La paroisse du père paret : celibataires chretiens





histoire des grandes églises sur le territoire français
D'unité et de constitution civile.

À l'aboutissement du xiiie siècle, les travaux de ces grands mise en places tardivement sorties de terre n’débarquèrent pas à leur développement final ; ils se éteignirent tout à coup ; si les cathédrales furent terminées, ce ne fut plus que par les sacrifices personnels de prélats ou de chapitres qui employèrent leurs propres biens en vue de terminer ce que la croyance et la fougue de tout un peuple avaient permis de commencer. Rares sont les grandes églises qui aient été clôturées telles qu'elles avaient été projetées ; et c’est logique : le époque pendant laquelle leur existence est pour ainsi dire un besoin impératif, le terme d'un désir implacable, est incluse entre l'an 1180 et 1240. Soixante ans.
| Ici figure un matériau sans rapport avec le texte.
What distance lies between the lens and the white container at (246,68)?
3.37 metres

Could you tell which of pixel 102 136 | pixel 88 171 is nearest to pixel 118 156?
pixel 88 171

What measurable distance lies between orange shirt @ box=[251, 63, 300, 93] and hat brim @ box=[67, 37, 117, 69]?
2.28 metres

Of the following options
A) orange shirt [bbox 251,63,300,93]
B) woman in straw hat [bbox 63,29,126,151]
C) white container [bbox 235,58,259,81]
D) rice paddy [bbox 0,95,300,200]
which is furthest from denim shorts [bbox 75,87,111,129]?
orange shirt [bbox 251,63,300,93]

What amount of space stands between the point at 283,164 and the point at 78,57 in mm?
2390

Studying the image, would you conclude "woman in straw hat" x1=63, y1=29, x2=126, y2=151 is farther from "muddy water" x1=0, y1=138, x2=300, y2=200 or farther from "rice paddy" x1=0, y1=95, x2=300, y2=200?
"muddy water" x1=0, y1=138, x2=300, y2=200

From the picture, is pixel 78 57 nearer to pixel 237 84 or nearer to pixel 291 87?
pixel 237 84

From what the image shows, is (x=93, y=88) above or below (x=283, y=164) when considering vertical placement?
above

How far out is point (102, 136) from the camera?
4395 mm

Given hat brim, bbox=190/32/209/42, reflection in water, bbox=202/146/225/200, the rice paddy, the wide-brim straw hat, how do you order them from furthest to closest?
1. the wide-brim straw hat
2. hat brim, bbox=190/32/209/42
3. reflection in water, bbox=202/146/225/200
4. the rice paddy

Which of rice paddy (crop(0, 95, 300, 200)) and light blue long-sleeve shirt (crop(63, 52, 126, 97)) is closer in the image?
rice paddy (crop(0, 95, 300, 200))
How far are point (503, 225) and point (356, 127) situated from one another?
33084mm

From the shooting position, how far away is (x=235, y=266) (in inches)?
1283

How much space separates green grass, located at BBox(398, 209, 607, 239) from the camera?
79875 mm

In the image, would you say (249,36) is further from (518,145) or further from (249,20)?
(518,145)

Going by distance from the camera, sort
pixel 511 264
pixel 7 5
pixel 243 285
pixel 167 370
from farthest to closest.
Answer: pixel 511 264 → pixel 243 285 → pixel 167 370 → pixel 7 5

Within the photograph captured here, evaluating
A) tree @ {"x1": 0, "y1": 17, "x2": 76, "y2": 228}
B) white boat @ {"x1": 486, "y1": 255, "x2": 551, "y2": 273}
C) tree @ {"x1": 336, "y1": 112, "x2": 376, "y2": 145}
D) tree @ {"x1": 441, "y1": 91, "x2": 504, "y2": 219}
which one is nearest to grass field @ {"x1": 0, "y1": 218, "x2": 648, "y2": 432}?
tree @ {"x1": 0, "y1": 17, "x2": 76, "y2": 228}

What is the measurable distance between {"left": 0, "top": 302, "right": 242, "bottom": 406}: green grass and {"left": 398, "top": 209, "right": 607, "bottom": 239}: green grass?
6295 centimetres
Ce qui interloque maintenant, c’est qu'en un temps aussi petit on ait pu obtenir, sur un territoire aussi immense, des retombées aussi surprenants ; car ce n’était non seulement des stratégies qu'il fallait trouver, mais des centaines d'artistes qui, la majorité, étaient des hommes dont le talent dans l'exécution des ouvrages est pour nous aujourd'hui un thème d'emballement.
À le décès de charles v, en 1380, les britannique ne détiennent plus que bordeaux, le cotentin et calais ; mais la sève est surmenée : les grandes églises dont la reconstruction ne fut pas débutée durant tout le xiiie siècle demeurent ce qu'elle étaient ; celles restées inachevées se finissent avec peine.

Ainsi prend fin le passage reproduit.